▸ Problem statement:
Could you continue the account below of leading a German film crew to a Wyoming buffalo herd, picking up right after its final sentence?

▸ Passage given:
※
Friday, March 21, 2014

Buffalo Tour Guide

by Jean Henry Mead

During the mid-1980s I served as secretary-treasurer of a world-wide writers' group and spent most of  my writing time answering phone calls and snail mail correspondence, collecting dues and paying the organization's bills. One of my biggest challenges was a call from a German PBS crew filming the U.S. for viewers back home. 

The producer called to ask for information about western reenactments and said that actor Glenn Ford was narrating a TV series (I had no idea Ford spoke German). He also said that Louis L’Amour had agreed to serve as their technical advisor. I had recently interviewed L’Amour for my book, Maverick Writers, and was told he had given them my phone number, so how could I refuse?

The crew of five arrived in Casper in late July, following their filming of Cheyenne’s “Frontier Days.”Among other suggestions, I told them about a 2,000-member buffalo herd located 120 miles from where I lived. Big mistake! They insisted that I lead them there. I regretted not telling them that I had grown up in Los Angeles and had never ventured near a buffalo. But I reluctantly agreed.

The next morning found the crew waiting for me, travel weary and not terribly anxious to leave for the Wyoming outback. Three of the men were past fifty, perhaps even sixty, and spoke English well, although they lapsed into German when not speaking directly to me, which was disconcerting. A young video grip, whom they had hired in San Jose, agreed and complained whenever they were out of earshot.
※
▸ Excerpted data:
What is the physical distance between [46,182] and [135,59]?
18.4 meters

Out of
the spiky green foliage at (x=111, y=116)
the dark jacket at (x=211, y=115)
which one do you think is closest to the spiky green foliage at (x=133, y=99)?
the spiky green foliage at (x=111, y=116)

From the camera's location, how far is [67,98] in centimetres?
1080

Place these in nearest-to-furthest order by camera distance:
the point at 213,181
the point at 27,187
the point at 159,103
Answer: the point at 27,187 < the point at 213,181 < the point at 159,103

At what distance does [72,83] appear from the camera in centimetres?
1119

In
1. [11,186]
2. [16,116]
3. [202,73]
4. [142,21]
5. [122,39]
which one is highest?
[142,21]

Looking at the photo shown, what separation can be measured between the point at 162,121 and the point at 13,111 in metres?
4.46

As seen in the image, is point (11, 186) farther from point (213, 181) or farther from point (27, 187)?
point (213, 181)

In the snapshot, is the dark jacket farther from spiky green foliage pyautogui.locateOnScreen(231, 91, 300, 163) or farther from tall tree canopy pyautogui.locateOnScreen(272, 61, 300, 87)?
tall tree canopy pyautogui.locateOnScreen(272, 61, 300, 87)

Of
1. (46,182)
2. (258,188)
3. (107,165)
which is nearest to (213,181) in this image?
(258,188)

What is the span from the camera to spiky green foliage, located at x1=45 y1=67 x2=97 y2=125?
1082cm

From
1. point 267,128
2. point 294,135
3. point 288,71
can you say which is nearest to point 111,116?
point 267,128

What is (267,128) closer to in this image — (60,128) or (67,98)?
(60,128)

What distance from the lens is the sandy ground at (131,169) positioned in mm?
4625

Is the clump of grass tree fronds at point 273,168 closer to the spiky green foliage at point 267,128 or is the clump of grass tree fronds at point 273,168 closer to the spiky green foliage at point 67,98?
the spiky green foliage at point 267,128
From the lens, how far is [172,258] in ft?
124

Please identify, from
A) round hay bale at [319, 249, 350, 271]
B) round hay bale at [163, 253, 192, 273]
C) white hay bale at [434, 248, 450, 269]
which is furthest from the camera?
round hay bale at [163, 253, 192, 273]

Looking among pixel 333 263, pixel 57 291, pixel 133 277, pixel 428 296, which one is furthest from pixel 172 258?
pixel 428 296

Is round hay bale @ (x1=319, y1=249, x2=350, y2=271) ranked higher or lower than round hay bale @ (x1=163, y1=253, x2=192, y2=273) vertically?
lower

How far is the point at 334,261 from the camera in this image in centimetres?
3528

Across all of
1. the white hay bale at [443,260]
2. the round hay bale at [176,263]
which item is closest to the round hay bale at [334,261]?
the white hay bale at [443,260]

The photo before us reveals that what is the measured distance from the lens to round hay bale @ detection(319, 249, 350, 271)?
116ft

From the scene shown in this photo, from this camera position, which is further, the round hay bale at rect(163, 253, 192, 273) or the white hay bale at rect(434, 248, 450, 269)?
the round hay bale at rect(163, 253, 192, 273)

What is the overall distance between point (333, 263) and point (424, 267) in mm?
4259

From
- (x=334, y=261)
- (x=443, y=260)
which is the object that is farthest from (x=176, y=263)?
※
▸ Task answer:
The director/script writer decided to ride with me while the equipment caretaker; cameraman;  and producer followed in a old van and station wagon. Accustomed to driving the German Autobahn, they had acquired a spindle full of speeding tickets.Quite a collection, in fact. I’m sure they were annoyed that I only drove 65 miles an hour on back roads to the buffalo ranch near Reno Junction.

Two hours later, we arrived at the ranch where the foreman had arranged to meet us at noon. Obviously unimpressed with German film crews, he  left earlier that morning to buy tractor parts in a distant town, so we never saw him. After an hour's wait, his teenaged son left the ranch house to lead us to the herd. With a contemptuous glance at our motley crew, he led us down a bumpy dirt road in his decrepit pickup truck which appeared to have been held together with bailing wire. The pickup bed flapped like a large bird on takeoff, and I knew why when we followed him through the rough, sagebrush-peppered  terrain.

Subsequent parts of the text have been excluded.